WARNING: This story discusses drug use and cults and may trigger some readers. If you need support, you can call the National Alcohol and Other Drugs Hotline on 1800 250 015, or Lifeline on 13 11 14.
THURSDAY: “People say we are a cult,” the man said, stopping suddenly. “We aren’t a cult; we are a group of people living with love for each other and love for God. Look around, does this look like a cult to you?”
It was dusk – I was following a strange man I had just met on a spiral staircase. He was old but not ancient, and had a long, silver beard that resembled wisdom. Under dim candlelight I passed a crucifix on the wall with words below that read: “Eternity is a long, long time.”
I looked out over the indoor balcony to the café below. It felt like a scene from The Lord Of The Rings: whimsical flute music played in the background and the air was tinged with incense.
Religious artworks hung on the walls of the wooden interior, and the central fireplace glowed with a halo. The staff, all dressed in monochrome, worked with their heads down, not talking to anyone.
I had just arrived in Katoomba in the heart of the Blue Mountains. In the coming days I was to investigate a cult, visit the hippies of Nimbin, write a story and, I hoped, escape without joining either.
First stop was The Yellow Deli; an odd little place down the end of Katoomba Street that is run by a religious group called The Twelve Tribes. On this particular evening it was busy, and I had to wait a moment before I was seated at a small wooden table in the corner.
“What can I get you?” a waitress asked. “Just a cappuccino,” I replied, before asking what the café was all about.

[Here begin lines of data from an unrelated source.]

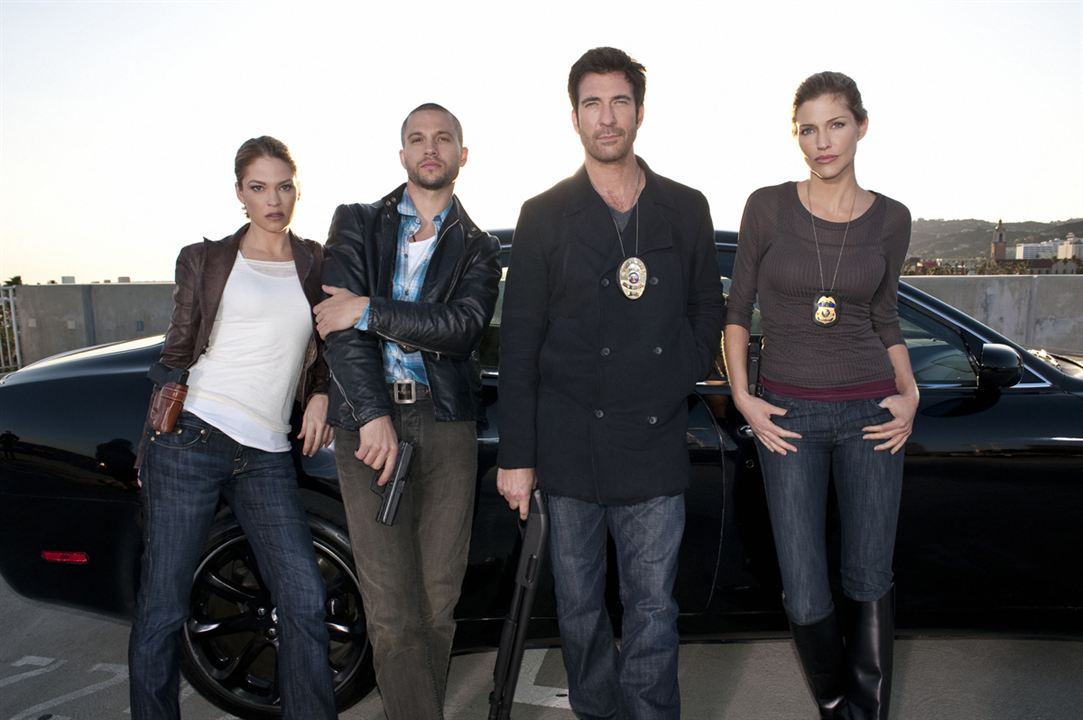 Dark Blue : Bild Dylan McDermott, Logan Marshall-Green, Nicki Aycox, Tricia Helfer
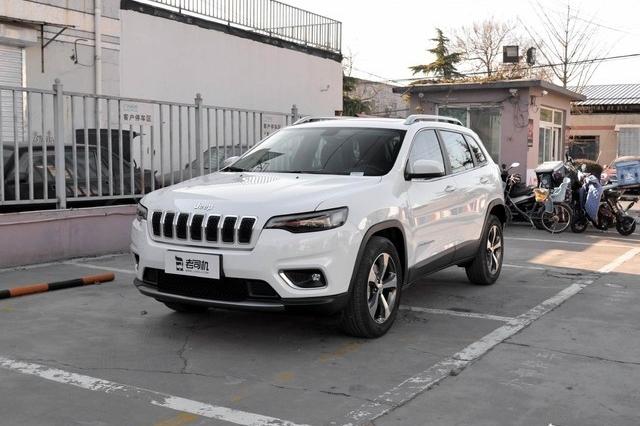 颜值与实力同在 小哥带你看Jeep自由光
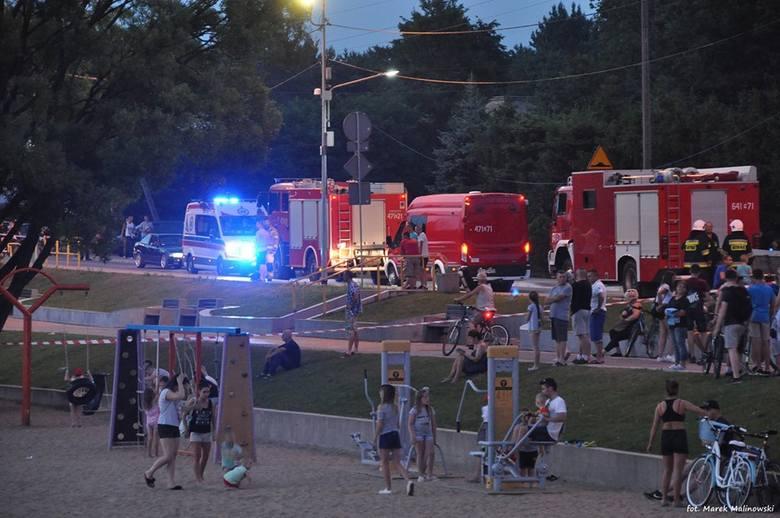 Do tego niecodziennego zdarzenia doszło w środę wieczorem nad Zalewem w Siemiatyczach. Według świadków, grupa nastolatków, postanowiło rozhuśtać część
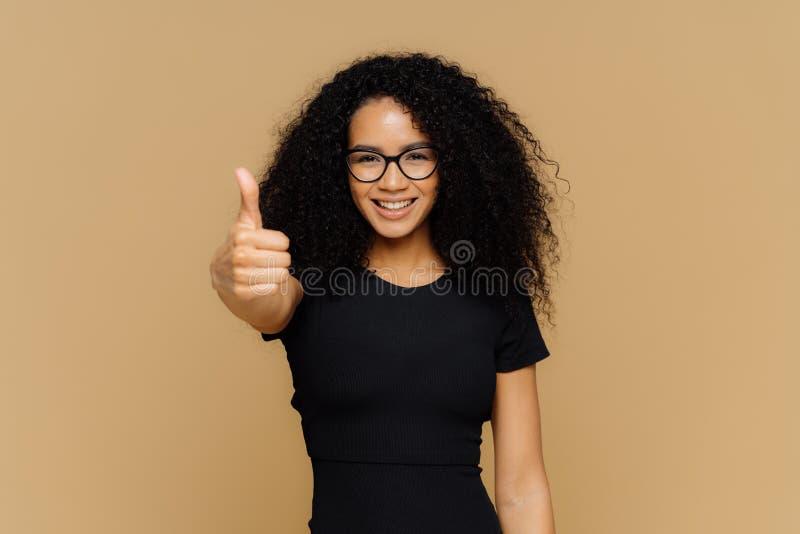 Η μέση επάνω στον πυροβολισμό της ικανοποιημένης ενθαρρυντικής γυναίκας παρουσιάζει οι αντίχειρα, ευθυμία καλύτερος φίλος, ενθαρρ στοκ εικόνα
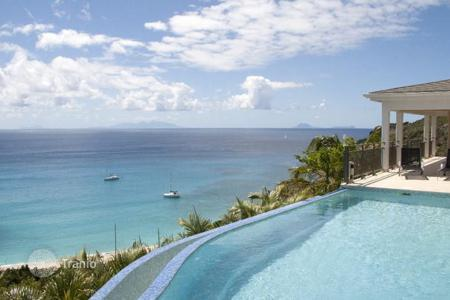 Houses with pools by the sea for sale in Saint Barthelemy. Exclusive area with an amazing ocean view over Gouverneur beach and islands. Villa ideally located close to the beach
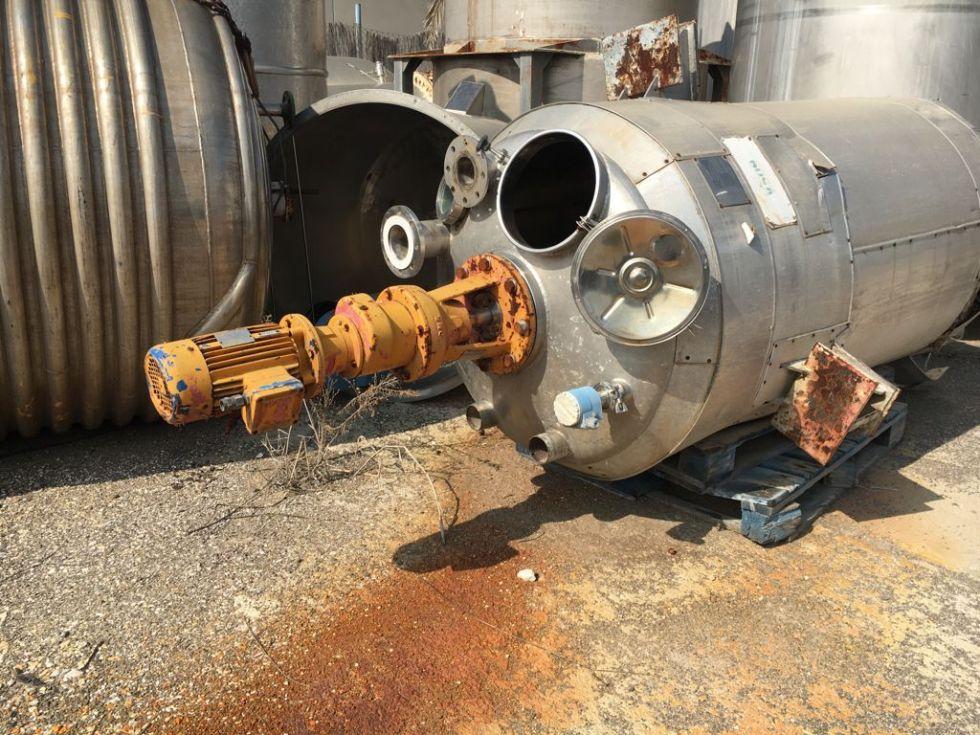 Depósito 2.470 litros con agitador de doble hélice de 3 palas y rompeolas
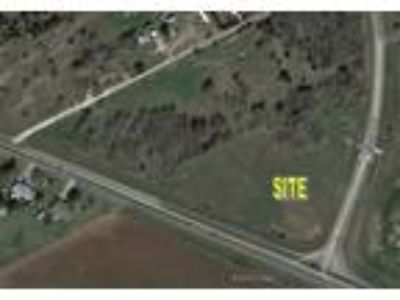 3.5 acres Land for sale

“We’re sort of like a community. We all live together,” she said, and walked off. I noticed a picture of trees on the wall, and another bible passage.
For a while I sat there looking lost, trying to figure out who was in charge; then the old man with the silver beard came walking down the spiral staircase. We made eye contact and he approached.
He said his name was David, and after a minute of small talk he asked me how I’d found the place. He also asked about my life, my family. Before long I was invited to follow him up the spiral staircase for a tour.
Founded in Tennessee by former high school teacher Eugene Elbert Spriggs, known as “Yoneq”, The Twelve Tribes (named after the Twelve Tribes of Israel) arose out of the “Jesus People Revolution” in the early ’70s.
The group has grown to around 3000 members worldwide, with communities in the US, Australia (Katoomba), Latin America, Canada, Japan and Europe, all of which own and operate a café in the Yellow Deli chain.
According to a prophecy that guides the group, before the Messiah returns, the Twelve Tribes of Israel must arise on Earth and must number 144,000. That figure, it is believed, will be made up of children who are born into the community – and who do not sin.
To keep them from the “Evil One”, children are disciplined with the “wisdom of the rod”. Yoneq writes: “A child, especially in early childhood, will not willingly submit. So you have to make the child submit. You have to break his will so he can willingly submit.”
Unsurprisingly, The Twelve Tribes are the subject of constant scrutiny. Among the most serious allegations – denied by the group – are systemic child abuse and child labour. Some former members have written books about their time in the cult, while others have given media interviews.
Former leader Chen Czarnecki was among those who went public. His allegations included a lack of medical care for members and the unreported burial of stillborn babies.
“All this media just makes me laugh,” David said. “I mean, the police raided our property, and they (the media) covered that, of course. But when the police came back and said they couldn’t find anything… it’s not worth publication.”
In August last year, Czarnecki, 64, was killed in a house fire near Kyogle in northern New South Wales. A 17-year-old boy was charged with his murder.
After five hours of talking, I’m invited to stay the night and shown to a room. It was a confined space, like a coffin, with wooden floorboards and a crucifix hanging above the bed chamber. An old light globe, dangling from the ceiling, drowned the room in a dull yellow hue, and I tried my best to avoid my eyes glaring back at me from the mirror in the corner.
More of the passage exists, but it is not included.